2. Di conseguenza, chi muore “in Cristo”, e perciò nella sua grazia, vive il momento della morte come compimento della sua esistenza ed entra da subito in una nuova condizione qualitativa della vita, cioè risorge “con Cristo”. La risurrezione interessa, quindi, il suo “io umano” (che per l’appunto corrisponde a ciò che chiamiamo “anima”). Nelle parole del teologo Ancona: la risurrezione «non rimanda semplicemente all’idea di un’immortalità dell’anima di marca greco-romana, ma ad una verità teologica che richiama […] il dono dello Spirito della vita di Dio, che crea e conserva nell’essere la sua creatura.
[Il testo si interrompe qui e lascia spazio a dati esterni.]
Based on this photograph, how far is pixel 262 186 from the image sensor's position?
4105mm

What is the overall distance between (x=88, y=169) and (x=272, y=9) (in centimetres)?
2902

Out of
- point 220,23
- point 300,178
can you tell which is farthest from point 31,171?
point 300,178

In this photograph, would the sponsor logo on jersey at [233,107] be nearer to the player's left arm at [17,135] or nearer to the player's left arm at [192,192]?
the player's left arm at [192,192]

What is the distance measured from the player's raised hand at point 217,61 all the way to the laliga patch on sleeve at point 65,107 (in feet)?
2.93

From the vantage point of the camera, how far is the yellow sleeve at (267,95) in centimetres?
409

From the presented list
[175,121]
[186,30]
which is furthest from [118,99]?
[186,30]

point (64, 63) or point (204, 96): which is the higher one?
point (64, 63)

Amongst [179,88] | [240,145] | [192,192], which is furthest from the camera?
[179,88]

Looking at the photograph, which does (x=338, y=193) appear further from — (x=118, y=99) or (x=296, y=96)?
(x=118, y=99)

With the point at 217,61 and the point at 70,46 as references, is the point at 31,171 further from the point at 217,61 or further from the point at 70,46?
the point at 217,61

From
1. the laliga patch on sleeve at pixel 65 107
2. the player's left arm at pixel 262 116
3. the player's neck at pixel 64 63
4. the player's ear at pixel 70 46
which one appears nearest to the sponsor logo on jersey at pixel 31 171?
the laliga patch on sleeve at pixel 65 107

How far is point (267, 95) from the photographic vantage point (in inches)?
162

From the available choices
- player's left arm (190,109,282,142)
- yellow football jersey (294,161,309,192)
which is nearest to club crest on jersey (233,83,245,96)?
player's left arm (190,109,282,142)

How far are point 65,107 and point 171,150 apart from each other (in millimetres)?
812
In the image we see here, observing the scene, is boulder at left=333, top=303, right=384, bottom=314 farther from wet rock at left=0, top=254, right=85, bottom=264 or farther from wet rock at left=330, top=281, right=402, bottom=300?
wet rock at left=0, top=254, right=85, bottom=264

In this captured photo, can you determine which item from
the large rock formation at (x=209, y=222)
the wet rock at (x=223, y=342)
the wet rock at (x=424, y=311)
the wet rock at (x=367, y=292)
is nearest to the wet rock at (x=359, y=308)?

In questo senso, ciò che vive o sopravvive non è una parte dell’uomo, ma l’intera identità umana nella sua nuova condizione di esistenza, libera da ogni forma di limitazione spazio-temporale» (G. Ancona, Escatologia cristiana, Queriniana, 2013, p. 324).
3. Dunque, la totalità umana della persona, in una condizione nuova rimane tale davanti a Dio e risorge, essendo più grande dei singoli organi del corpo, che si decompongono. Al contempo, trovandosi in una nuova condizione temporale, non si tratta di “risurrezione momentanea” in attesa della fine, quanto piuttosto dell’inizio di un processo di trasformazione che troverà il suo compimento nella venuta finale del Signore: siamo già con Cristo subito dopo la morte, ma lo saremo pienamente alla fine, insieme ai fratelli e alle sorelle del suo Corpo. La risurrezione, infatti, non è solo un fatto individuale, ma un processo che coinvolge, come nella vita terrena, la relazione con gli altri e con il creato.